Does that answer your question?

mike_in_nc
thebrain900 wrote on 12/24/2008, 10:08 AM
I am going to be Rendering As mpeg-2 with Audio

And I don't see ware it gives the File Size. See I want to make sure that my MPEG 2 file is no bigger then 700 MB

And when I o to Render As and I pick ware the file will be saved and file type I don't see ware someone had told me it will give you the size of the file??
mike_in_ky wrote on 12/24/2008, 10:48 AM
thebrain900...

When you are ready to render, select "Make Movie". You then select where you want to put the file (hard drive, burn it to DVD, etc.). The next screen is the dialogue box where you select the output file type (mpeg-2, wmv, etc.). If you look to the middle-right of the dialogue box, you'll see a field called "Estimated size:" That's where for approximate file size is located.

mike_in-nc
Chienworks wrote on 12/24/2008, 11:22 AM
Actually it's not the file type that matters, it's the bitrate. Multiply the bitrate by the duration in seconds, divide by 8, and that will give the output file size in bytes.

For example, encoding a 10 minute video at 512Kbps is 512Kbps x 600 seconds, which is 307,100Kbits, divide by 8 is 38,400Kbytes, or about 37.5MB. It may be larger depending on whether the 512Kbps template includes bandwidth for the audio or not. If it doesn't, simply perform the same calculation with the audio bitrate and add it to the video size.

This calculation works whether the output type is AVI, MPEG, WMV, MOV, or whatever.
thebrain900 wrote on 12/24/2008, 4:39 PM
Well what I meen is there an easy way to findout the file size like

Say looking at the timline and say you see it is 30 Min long could you gess at the size or what would be a good thing to do??

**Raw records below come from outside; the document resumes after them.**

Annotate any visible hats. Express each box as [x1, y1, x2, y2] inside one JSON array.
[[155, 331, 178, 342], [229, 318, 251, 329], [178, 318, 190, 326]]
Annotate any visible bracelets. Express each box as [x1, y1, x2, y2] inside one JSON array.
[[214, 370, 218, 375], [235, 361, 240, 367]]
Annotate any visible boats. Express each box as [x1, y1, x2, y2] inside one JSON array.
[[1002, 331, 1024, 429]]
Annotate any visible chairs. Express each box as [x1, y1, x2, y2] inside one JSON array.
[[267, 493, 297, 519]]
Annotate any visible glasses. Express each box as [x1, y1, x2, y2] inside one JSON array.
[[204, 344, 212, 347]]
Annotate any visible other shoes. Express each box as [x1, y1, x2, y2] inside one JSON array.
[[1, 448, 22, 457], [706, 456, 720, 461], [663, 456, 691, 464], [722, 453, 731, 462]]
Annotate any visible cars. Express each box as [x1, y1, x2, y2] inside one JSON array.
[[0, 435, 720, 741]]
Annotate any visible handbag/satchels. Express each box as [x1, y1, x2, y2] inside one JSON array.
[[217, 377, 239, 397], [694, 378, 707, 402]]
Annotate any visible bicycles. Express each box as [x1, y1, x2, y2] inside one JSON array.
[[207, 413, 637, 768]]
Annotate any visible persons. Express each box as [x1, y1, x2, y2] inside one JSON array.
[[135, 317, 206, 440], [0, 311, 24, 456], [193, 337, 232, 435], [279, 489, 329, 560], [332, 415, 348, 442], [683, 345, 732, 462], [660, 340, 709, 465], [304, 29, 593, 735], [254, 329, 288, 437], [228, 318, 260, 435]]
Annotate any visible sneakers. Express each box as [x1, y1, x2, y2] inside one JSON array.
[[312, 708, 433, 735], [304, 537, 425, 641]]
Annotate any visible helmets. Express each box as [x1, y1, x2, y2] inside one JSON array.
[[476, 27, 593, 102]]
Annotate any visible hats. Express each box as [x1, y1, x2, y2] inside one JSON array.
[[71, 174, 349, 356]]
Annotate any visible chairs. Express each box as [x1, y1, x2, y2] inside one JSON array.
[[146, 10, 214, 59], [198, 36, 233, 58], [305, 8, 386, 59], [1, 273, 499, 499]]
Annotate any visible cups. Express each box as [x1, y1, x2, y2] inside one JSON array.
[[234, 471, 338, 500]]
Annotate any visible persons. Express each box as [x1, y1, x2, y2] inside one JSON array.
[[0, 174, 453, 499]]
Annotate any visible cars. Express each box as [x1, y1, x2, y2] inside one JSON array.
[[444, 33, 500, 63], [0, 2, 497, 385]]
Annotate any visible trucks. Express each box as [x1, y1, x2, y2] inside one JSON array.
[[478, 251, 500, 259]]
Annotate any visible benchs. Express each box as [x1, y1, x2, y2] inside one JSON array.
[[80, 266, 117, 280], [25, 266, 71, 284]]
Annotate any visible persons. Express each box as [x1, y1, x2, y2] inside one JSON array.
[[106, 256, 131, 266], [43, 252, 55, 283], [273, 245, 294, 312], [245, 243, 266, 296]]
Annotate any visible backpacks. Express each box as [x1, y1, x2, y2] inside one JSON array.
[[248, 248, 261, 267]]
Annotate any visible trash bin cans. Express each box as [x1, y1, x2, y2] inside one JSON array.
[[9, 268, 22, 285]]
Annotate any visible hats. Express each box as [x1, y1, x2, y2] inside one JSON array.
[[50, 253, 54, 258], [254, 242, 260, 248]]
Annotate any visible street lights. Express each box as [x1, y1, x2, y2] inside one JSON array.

I think my file is 60 min long and I will Render As mpeg 2
Chienworks wrote on 12/24/2008, 5:01 PM
It depends on the bitrate you use. That's the simplest answer, there isn't a better or easier one.

you can run the formula backwards if you want. 700MB divided by 3600 seconds = 0.194MB/s = 1.555Mbps. Unfortunately you don't have a way to choose MPEG bitrates in Vegas Studio.
thebrain900 wrote on 12/24/2008, 5:50 PM
Yes I do I am in Movie Studio 8.0 and if I pick MPEG 2 I can go to the Customize tab and chang things???